> 検討用の文章
【鍼灸師としての「気」の捉え方】
――先人たちは身体を見ていた
現代において「気」という言葉を口にすると、
「非科学的だ」「怪しい」などと眉をひそめる人が少なくありません。
実際、気の概念を悪用し、詐欺まがいの行為に走る者も存在します。
そのため、我々鍼灸師が「気」を語るときには、誤解を恐れず、正しい理解と表現が不可欠だと感じています。
私たちが扱う「気」は、決して非現実的なものではありません。
むしろ、非常に現実的で具体的なものです。
わかりやすく言うならば、気とは「空気」と捉えることができます。
気は「空気」と考えると分かりやすい
たとえば、長時間換気をしていない部屋を思い浮かべてみてください。
部屋の隅々には、明らかに空気の澱みが生まれます。
湿気や埃が溜まり、空気の質が悪くなり、居心地の悪さを感じるでしょう。
この「空気の澱み」こそ、東洋医学で言うところの気滞や、気虚にあたるものだと私は考えています。
• 気滞:空気の流れが滞っている状態
• 気虚:空気の量そのものが足りない状態
身体も同じです。
新鮮な空気(酸素)が全身に行き渡らず、滞った場所では組織が弱り、病が生まれる。
流れが悪ければ炎症が起こり、冷えが起こり、痛みが生まれる。
これが、気の異常=病の発生という東洋医学の基本的な考え方です。
血、水、そして気の流れ
先人たちは気だけでなく、血(けつ)、そして**津液(しんえき=体内の水分)**の流れについても深く考えていました。
• 血が全身にバランスよく巡らなければ、栄養が行き届かず病が生じる。
• 汗や尿といった体液の流れが滞れば、体内に毒素が溜まり、やはり病気が発生する。
これらの考え方は、現代医学における血流障害やリンパ循環不全の概念と何ら変わりありません。
つまり、東洋医学における「気・血・水の流れの乱れ」は、現代医学で言う循環障害そのものなのです。

> 提供データ
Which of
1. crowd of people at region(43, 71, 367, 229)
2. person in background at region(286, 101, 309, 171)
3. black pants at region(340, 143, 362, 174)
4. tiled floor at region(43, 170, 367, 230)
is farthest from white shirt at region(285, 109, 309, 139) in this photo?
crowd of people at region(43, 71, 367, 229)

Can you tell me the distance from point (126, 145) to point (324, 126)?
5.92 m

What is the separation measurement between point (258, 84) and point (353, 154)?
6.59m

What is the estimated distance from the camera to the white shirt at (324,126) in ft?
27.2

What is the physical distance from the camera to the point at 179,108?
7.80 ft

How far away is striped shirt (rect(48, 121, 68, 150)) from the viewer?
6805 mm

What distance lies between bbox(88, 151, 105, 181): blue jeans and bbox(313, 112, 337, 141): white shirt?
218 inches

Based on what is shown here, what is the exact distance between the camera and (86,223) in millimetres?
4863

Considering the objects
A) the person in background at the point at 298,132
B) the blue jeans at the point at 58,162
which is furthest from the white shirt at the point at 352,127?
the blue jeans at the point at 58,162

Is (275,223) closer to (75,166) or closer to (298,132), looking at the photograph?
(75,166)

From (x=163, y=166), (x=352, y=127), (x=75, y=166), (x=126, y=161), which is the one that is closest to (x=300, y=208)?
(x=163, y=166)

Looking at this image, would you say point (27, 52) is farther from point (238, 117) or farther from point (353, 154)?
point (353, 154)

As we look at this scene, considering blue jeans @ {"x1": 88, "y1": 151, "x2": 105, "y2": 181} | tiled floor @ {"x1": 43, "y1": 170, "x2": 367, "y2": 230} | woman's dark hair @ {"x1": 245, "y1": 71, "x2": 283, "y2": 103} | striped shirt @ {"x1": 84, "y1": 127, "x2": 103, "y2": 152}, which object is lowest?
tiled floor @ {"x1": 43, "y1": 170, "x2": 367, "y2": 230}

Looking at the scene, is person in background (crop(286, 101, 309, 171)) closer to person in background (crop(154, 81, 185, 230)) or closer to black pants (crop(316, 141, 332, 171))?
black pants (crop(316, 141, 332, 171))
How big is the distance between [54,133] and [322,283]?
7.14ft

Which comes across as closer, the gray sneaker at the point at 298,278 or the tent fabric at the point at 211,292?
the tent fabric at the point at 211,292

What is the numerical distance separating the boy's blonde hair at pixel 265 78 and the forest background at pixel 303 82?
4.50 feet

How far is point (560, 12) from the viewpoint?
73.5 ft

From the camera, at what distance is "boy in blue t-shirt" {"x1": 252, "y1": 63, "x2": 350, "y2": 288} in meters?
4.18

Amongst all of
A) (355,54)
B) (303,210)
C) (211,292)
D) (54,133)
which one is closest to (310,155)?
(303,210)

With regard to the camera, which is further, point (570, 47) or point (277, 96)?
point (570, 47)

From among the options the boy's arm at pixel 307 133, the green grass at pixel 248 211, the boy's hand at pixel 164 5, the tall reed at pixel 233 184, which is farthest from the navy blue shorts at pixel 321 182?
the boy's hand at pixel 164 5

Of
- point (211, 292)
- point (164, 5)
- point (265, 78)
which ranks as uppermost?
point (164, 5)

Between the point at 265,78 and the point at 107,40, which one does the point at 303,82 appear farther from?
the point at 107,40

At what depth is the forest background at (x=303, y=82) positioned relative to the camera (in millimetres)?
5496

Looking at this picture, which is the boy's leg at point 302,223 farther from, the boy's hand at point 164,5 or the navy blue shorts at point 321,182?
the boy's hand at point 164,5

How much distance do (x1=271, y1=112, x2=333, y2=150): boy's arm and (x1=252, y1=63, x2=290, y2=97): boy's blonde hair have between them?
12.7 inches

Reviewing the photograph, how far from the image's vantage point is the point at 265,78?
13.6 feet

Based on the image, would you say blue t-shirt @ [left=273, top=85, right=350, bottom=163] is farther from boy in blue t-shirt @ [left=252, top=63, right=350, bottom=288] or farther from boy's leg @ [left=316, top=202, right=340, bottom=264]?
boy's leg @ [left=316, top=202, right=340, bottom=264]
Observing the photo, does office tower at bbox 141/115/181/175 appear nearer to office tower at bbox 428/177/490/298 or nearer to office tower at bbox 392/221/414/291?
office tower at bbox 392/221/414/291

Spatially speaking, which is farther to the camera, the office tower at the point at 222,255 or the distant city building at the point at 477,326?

> 取り組む課題
1) 次の(a)〜(c)が「気」の捉え方についての文章の内容と合っているかを判断し、「はい」か「いいえ」で答えなさい。それぞれ、判断の決め手となる本文の言葉をそのまま引用すること。
(a) 筆者は、気を「空気」と捉えると分かりやすいと述べている。
(b) 気虚は、空気の流れが滞っている状態だと説明されている。
(c) 東洋医学の「気・血・水の流れの乱れ」は、現代医学の循環障害とは別のものだとされている。
2) 「気」の捉え方についての文章を二文で要約しなさい。
3) 「気」の捉え方についての文章のうち、「実際、気の概念を悪用し、詐欺まがいの行為に走る者も存在します。」から「たとえば、長時間換気をしていない部屋を思い浮かべてみてください。」までの部分を、一字も変えずに書き写しなさい。

> 課題別の解答
1)
(a) はい。「わかりやすく言うならば、気とは「空気」と捉えることができます。」
(b) いいえ。「気虚:空気の量そのものが足りない状態」
(c) いいえ。「つまり、東洋医学における「気・血・水の流れの乱れ」は、現代医学で言う循環障害そのものなのです。」

2) 筆者は、鍼灸師が扱う「気」は非現実的なものではなく、「空気」と捉えると分かりやすい具体的なものだと述べ、その流れが滞ったり量が足りなかったりすると病が生まれると説明している。先人たちは血や津液の流れについても深く考えており、東洋医学における「気・血・水の流れの乱れ」は、現代医学で言う循環障害そのものだとしている。

3)
実際、気の概念を悪用し、詐欺まがいの行為に走る者も存在します。
そのため、我々鍼灸師が「気」を語るときには、誤解を恐れず、正しい理解と表現が不可欠だと感じています。
私たちが扱う「気」は、決して非現実的なものではありません。
むしろ、非常に現実的で具体的なものです。
わかりやすく言うならば、気とは「空気」と捉えることができます。
気は「空気」と考えると分かりやすい
たとえば、長時間換気をしていない部屋を思い浮かべてみてください。